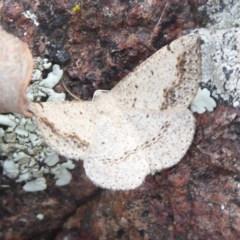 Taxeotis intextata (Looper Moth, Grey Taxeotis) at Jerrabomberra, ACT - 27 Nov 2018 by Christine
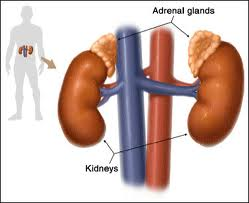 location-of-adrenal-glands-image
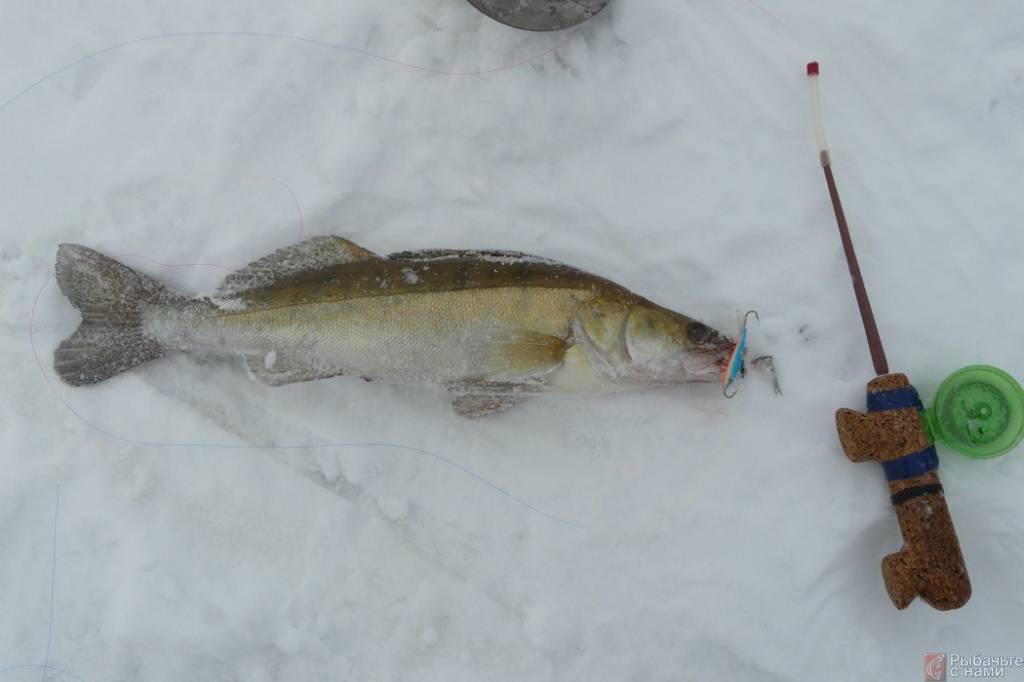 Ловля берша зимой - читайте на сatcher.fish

### Your objective
With the pictures omitted, the material is to be transcribed exactly.

### Your solution
 Taxeotis intextata (Looper Moth, Grey Taxeotis) at Jerrabomberra, ACT - 27 Nov 2018 by Christine
 location-of-adrenal-glands-image
 Ловля берша зимой - читайте на сatcher.fish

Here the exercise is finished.